Watched this video right before I saw it was posted here and I am... amazed, honestly. It's made me totally rethink how the Wistanians view family. I'll be mulling this over for a few days or weeks.
That is so very interesting!!
And truthfully I never ever once thought about a kinship system. According to that video I tend to gravitate to the Intuit System but in my latest conlanging venture I definitely have to switch it up a little bit because the culture is a little bit different.
Thanks for sharing this video with us!!
It's interesting that although English is my first language, I gravitate more toward the Sudanese kinship system
Sadly, my conculture is too wacky for me to be able to draw a diagram. I tried my best yesterday, but just failed completely. The culture features group-marriage and there are all sorts of rules governing who's married to who and who is whose child etc.
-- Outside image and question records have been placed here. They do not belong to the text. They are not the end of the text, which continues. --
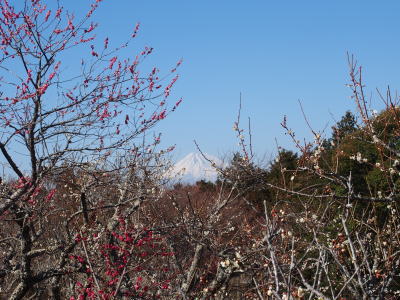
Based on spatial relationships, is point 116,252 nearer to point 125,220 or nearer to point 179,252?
point 125,220

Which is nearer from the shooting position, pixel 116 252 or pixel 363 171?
pixel 116 252

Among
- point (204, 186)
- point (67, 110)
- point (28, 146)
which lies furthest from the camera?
point (204, 186)

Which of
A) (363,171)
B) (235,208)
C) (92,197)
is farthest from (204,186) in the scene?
(92,197)

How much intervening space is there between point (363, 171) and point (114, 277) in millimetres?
10953

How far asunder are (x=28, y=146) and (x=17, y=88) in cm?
86

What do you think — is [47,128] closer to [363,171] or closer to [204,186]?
[363,171]

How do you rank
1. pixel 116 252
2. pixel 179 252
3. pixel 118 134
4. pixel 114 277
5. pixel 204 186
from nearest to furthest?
pixel 118 134
pixel 114 277
pixel 116 252
pixel 179 252
pixel 204 186

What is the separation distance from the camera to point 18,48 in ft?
18.1

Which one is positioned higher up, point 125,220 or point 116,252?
point 125,220

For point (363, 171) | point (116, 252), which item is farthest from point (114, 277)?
point (363, 171)

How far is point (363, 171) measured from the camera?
15578mm

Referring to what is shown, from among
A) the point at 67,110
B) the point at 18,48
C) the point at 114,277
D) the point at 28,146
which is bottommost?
the point at 114,277

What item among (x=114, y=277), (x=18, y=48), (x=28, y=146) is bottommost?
(x=114, y=277)

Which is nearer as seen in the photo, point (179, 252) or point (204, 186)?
point (179, 252)
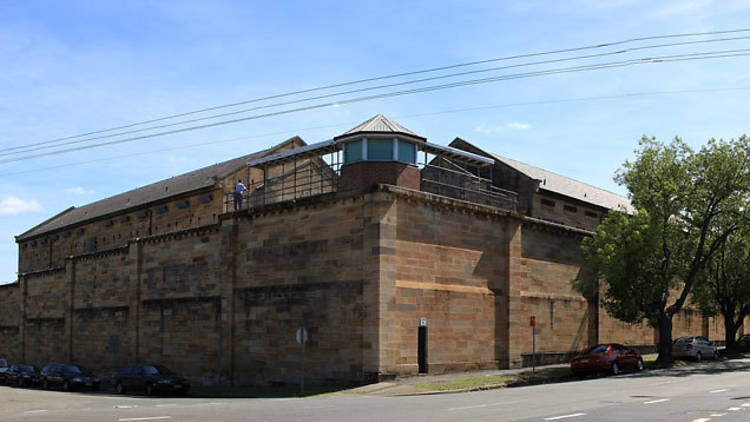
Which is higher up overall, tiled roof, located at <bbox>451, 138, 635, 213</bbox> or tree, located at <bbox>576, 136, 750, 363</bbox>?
tiled roof, located at <bbox>451, 138, 635, 213</bbox>

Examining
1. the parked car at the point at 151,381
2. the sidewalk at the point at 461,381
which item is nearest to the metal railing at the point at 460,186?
the sidewalk at the point at 461,381

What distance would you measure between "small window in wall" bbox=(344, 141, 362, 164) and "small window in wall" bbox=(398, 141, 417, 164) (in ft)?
5.68

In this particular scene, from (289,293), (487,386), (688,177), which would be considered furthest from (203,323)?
(688,177)

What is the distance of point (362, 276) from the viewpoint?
2797cm

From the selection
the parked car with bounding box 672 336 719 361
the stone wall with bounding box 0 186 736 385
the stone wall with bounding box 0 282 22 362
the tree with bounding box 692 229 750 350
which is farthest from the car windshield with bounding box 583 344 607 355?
the stone wall with bounding box 0 282 22 362

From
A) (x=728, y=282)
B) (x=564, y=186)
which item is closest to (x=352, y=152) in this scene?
(x=564, y=186)

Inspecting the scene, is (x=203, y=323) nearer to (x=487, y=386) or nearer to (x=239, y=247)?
(x=239, y=247)

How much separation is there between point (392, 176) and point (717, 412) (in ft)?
55.7

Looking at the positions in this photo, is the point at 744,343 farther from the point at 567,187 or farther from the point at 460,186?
the point at 460,186

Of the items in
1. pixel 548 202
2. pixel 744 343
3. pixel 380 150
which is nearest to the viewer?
pixel 380 150

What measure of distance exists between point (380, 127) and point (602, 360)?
14046mm

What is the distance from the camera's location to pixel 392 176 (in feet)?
96.7

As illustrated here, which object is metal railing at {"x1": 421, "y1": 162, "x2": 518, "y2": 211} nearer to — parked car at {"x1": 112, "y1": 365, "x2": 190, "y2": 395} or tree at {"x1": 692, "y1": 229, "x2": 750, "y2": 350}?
tree at {"x1": 692, "y1": 229, "x2": 750, "y2": 350}

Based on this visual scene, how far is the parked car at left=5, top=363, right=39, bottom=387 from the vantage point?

I think I'll try to draw a series of diagrams sometime.
For Kythusave:
'~na' : masculine suffix
'~va' : feminine suffix
'ras' : sibling
'cög' : parent
'nüp' : child
'sül' : spouse
'pëho' : one who is family / relative (generic)
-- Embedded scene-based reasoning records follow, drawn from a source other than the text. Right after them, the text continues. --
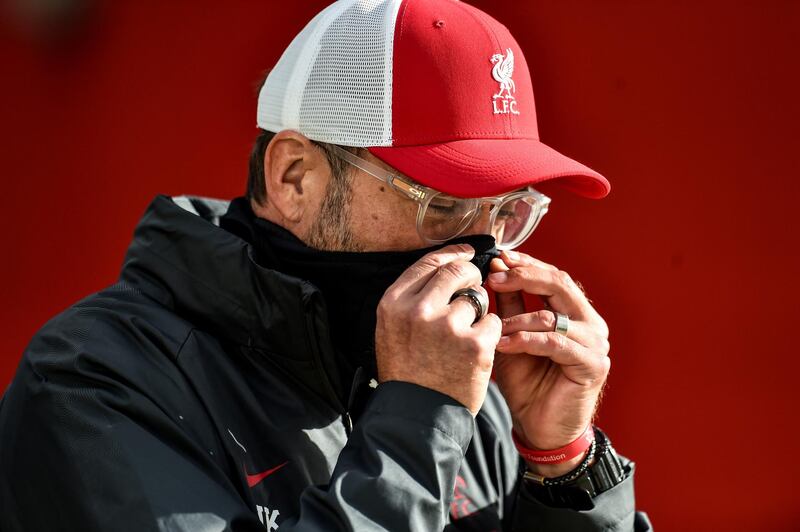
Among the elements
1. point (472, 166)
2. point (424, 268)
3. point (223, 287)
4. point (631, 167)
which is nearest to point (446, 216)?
point (472, 166)

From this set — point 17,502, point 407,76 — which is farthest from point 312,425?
point 407,76

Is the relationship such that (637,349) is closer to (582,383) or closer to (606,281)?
(606,281)

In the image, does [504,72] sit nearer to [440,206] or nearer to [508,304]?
[440,206]

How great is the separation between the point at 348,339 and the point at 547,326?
0.47 meters

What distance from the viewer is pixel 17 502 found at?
157cm

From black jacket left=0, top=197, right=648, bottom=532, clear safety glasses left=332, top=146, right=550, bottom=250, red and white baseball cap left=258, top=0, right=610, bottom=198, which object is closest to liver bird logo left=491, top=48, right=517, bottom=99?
red and white baseball cap left=258, top=0, right=610, bottom=198

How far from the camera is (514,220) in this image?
2.20 m

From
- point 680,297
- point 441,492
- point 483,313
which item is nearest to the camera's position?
point 441,492

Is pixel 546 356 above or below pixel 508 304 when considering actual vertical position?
below

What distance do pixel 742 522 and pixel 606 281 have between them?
117cm

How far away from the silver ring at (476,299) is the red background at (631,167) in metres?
1.98

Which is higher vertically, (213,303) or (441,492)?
(213,303)

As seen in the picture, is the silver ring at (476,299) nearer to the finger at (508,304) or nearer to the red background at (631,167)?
the finger at (508,304)

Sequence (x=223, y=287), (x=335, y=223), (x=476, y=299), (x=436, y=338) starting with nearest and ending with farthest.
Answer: (x=436, y=338)
(x=476, y=299)
(x=223, y=287)
(x=335, y=223)
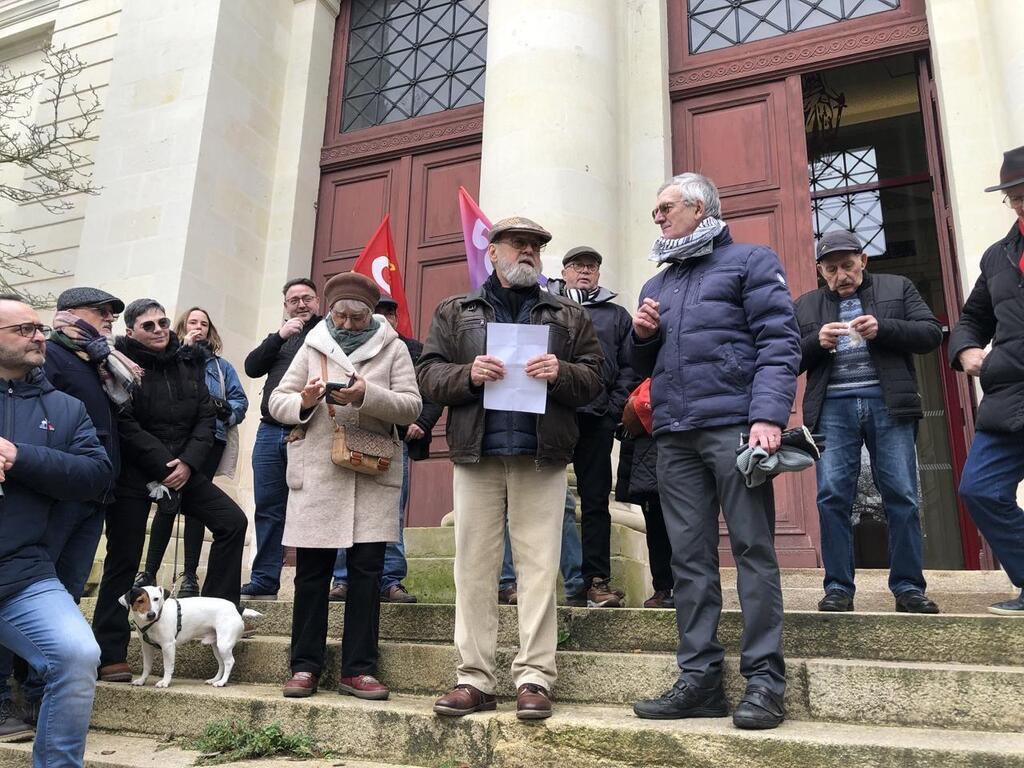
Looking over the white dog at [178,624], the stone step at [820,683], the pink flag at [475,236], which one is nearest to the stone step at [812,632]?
the stone step at [820,683]

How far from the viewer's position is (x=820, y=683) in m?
3.37

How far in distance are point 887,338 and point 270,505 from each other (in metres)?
3.77

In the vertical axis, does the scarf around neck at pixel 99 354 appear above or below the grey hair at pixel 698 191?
below

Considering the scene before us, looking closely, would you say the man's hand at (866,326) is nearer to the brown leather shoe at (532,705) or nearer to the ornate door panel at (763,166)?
the brown leather shoe at (532,705)

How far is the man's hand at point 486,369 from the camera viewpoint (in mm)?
3615

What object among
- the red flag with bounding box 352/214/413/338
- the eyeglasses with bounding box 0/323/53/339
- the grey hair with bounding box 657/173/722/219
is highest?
the red flag with bounding box 352/214/413/338

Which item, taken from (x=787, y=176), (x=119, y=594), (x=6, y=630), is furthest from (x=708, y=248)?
(x=787, y=176)

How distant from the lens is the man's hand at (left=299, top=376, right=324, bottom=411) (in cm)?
394

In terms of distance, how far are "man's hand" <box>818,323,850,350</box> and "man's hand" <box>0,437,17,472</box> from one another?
3623 mm

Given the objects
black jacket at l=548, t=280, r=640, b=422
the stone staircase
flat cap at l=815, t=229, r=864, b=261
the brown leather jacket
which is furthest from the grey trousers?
flat cap at l=815, t=229, r=864, b=261

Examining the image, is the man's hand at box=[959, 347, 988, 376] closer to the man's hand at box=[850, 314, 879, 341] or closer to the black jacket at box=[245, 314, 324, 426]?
the man's hand at box=[850, 314, 879, 341]

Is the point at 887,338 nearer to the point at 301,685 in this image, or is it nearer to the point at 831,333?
the point at 831,333

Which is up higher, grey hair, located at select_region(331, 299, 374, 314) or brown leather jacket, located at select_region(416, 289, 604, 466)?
grey hair, located at select_region(331, 299, 374, 314)

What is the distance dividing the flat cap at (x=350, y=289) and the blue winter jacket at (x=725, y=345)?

The language is aglutinating so distant relatives can be referenced by repeating the words.
'cögnacögna' : fatherfather : grandfather
'rasvasülna' : sisterspouse : brother-in-law
Mayala uses an Inuit kinship system, but each term has a gender, so cousin is not a word, but rather female-cousin and male-cousin are.
Rén-uo uses a Sudanese kinship system. Family through marriage has it's own terms as well. A lot of people in my fictional world call close friends, grandma/grandpa, aunts/uncles, or brother/sister though so it might get confusing. If my mom had a close friend, I would call her my aunt on my mother's side while she would call her, her sister of course. I did this just so I could speak, because this is exactly what my family does. Is my cousin even related to me? Who knows?
The system of my language differentiates generations, and only define direct lineage. Only first cousins are considered family enough to have a word, and it’s the same word as for a sibling.
Parents and aunts/uncles have one word. Siblings have one word. Offspring have one word. To make parent into grandparent, you add a prefix that means more. To make a child a grandchild you add a prefix that means less. If it’s a great grandparent you use the prefix twice. It continues on by generation.